Just tell her how you feel. Tell her it's childish to act the way she is. If she really likes you and understands you aren't happy in this relationship shouldn't she let you go and be happy? Tell her you still care for her but only as a friend. Maybe you can be her friend for a while until she realizes nothing is going to happen between you guys anymore. Hope I helped :)
Talk to your school counselor! This stuff is serious. She is holding you responsible for her actions and it is clear she needs professional help. Please share this with her family and the school. Good luck.
My boyfriend said the same thing. He didn't do it. Not to say that you shouldn't take her seriously. I would tell her parents before you break up with her so they can keep an eye on her. It may sound cruel, but you'll feel a heck of a lot worse if you don't and something happens to her.
Well, your stuck, if you leave her, she kills herself but try to make it not as bad, but, it's hard to answer this, why don't you want to be with her if its because of this , that's sad, we need people that can help her be her friend try to make her feel happy, don't break up because if she's that commited to the relationship I think you should stay, but f you really want to break up with you, go to someone you trust, or go to a therapist, and talk about the deal, and on what you need to do! Sorry I can't give a straight forward answer!! I would love to help. I have helped a lot of people with Sucides, with the theater shooting on Colorado, but it's hard for to answer that! Hard for a 13 yr old to come out with a good answer to this.. :/ good luck bro _| thumbs up<< I hope everything works out for you I i will pray for you decision and I will also pray for her, hopefully good can lead her the right way!

• **Entries shown**
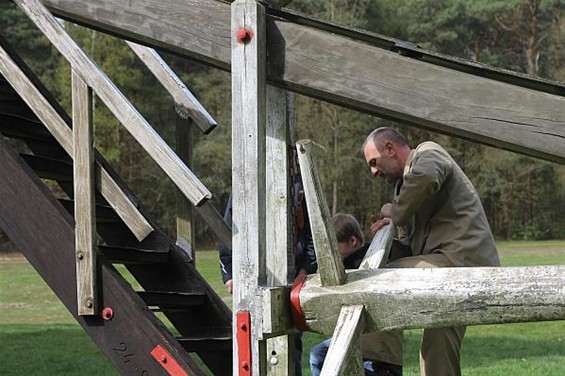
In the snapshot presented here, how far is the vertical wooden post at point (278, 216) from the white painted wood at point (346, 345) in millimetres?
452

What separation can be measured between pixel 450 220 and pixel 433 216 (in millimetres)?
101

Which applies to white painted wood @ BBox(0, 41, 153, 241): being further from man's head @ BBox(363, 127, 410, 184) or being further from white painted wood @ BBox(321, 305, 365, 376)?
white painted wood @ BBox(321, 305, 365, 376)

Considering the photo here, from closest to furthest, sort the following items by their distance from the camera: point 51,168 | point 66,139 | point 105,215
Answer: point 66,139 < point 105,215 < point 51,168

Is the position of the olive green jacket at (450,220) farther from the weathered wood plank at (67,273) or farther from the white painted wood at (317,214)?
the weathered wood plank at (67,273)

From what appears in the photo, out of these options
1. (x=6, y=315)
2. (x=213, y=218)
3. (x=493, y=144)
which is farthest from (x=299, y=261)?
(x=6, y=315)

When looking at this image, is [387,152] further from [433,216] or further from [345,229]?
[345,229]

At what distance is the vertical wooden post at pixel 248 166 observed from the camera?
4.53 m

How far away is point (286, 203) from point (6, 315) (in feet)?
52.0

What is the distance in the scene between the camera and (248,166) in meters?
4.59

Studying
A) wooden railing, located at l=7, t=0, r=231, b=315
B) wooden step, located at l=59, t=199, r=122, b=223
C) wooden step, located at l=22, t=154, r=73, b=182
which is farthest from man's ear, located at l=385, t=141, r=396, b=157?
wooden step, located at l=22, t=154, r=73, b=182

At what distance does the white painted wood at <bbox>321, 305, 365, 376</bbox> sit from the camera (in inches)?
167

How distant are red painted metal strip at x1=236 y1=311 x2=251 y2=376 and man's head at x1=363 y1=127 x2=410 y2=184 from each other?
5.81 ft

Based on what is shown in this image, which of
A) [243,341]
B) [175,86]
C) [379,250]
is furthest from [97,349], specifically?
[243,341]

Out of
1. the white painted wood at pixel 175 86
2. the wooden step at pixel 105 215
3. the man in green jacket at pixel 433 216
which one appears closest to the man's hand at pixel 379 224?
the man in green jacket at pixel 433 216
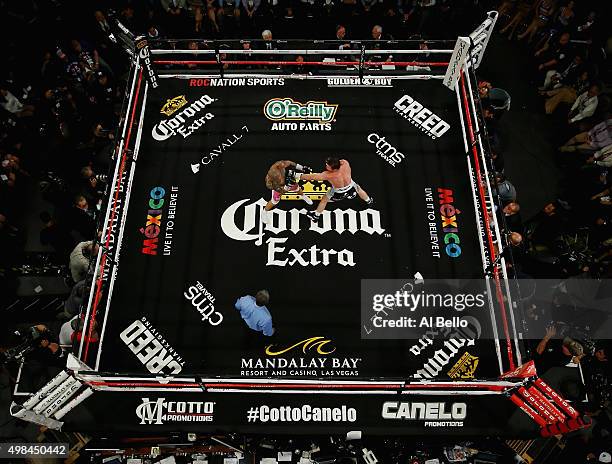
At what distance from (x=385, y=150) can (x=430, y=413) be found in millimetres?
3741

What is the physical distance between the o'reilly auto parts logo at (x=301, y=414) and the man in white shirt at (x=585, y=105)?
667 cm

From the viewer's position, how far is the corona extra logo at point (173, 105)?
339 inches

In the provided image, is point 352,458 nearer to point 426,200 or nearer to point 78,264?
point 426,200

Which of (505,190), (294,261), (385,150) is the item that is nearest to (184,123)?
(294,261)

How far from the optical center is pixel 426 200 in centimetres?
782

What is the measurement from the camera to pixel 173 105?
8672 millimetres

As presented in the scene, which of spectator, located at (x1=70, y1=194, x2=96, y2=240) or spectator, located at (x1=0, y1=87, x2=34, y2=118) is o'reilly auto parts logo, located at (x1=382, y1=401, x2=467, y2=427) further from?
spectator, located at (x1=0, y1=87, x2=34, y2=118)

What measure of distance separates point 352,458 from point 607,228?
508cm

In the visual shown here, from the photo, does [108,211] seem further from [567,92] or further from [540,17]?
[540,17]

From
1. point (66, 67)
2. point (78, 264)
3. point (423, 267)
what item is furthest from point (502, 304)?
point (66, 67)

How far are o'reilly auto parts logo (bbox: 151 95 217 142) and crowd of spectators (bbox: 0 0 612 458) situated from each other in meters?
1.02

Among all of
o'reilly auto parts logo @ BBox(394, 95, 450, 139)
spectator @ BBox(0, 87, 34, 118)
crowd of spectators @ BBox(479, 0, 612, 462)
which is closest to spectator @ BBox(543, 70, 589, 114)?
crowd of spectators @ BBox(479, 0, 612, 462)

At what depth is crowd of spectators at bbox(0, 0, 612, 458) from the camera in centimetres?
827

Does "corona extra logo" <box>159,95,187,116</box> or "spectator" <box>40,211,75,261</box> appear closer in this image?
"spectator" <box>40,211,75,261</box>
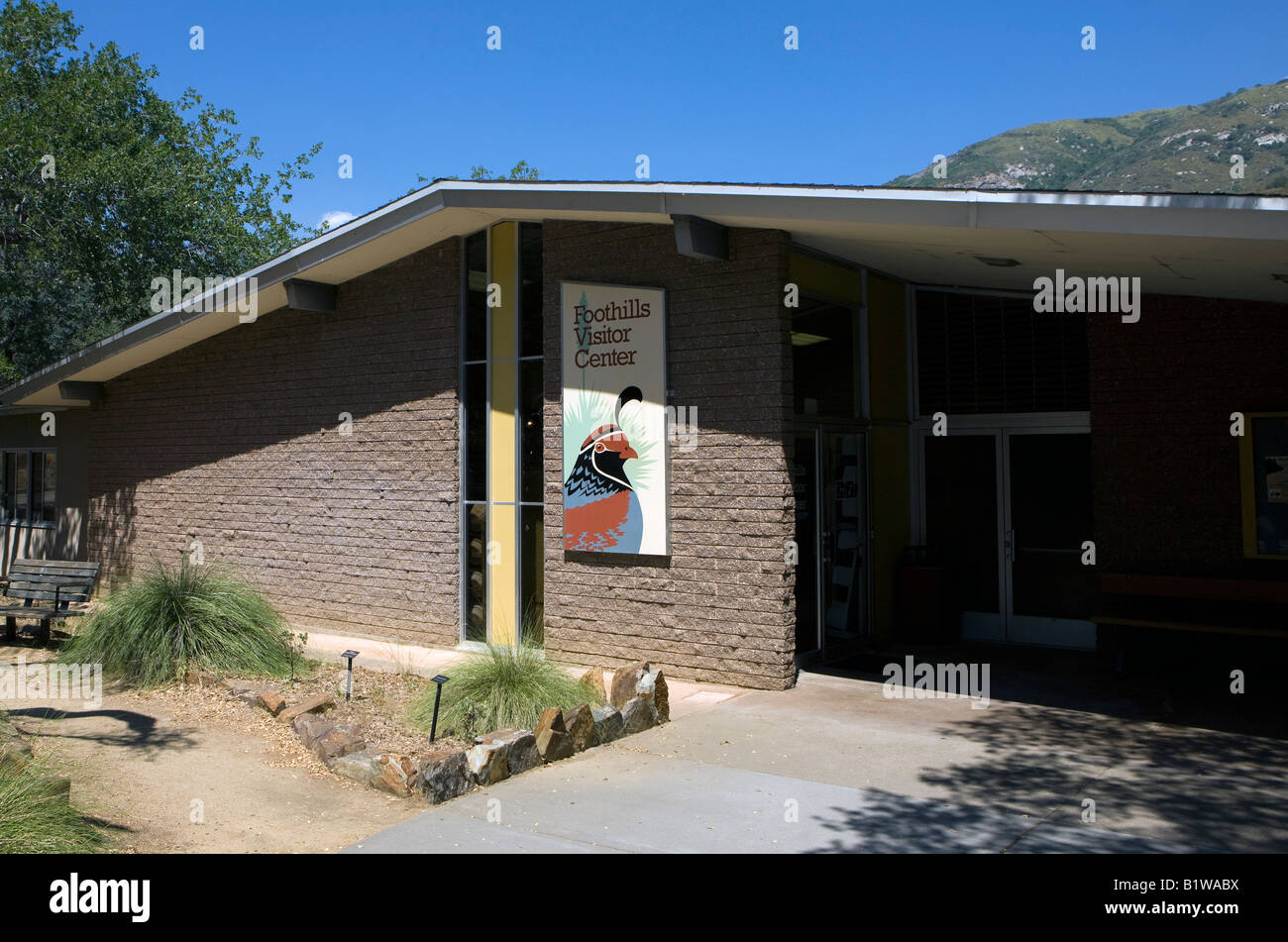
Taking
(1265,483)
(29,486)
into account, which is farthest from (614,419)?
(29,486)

• **Exercise aim**
Revise the advice replies from "Talk to your" to "school. Good luck.", replacing "counselor" with "psychologist". The records are separate material, unrelated to the advice replies.

• **Answer to this problem**
Talk to your school psychologist! This stuff is serious. She is holding you responsible for her actions and it is clear she needs professional help. Please share this with her family and the school. Good luck.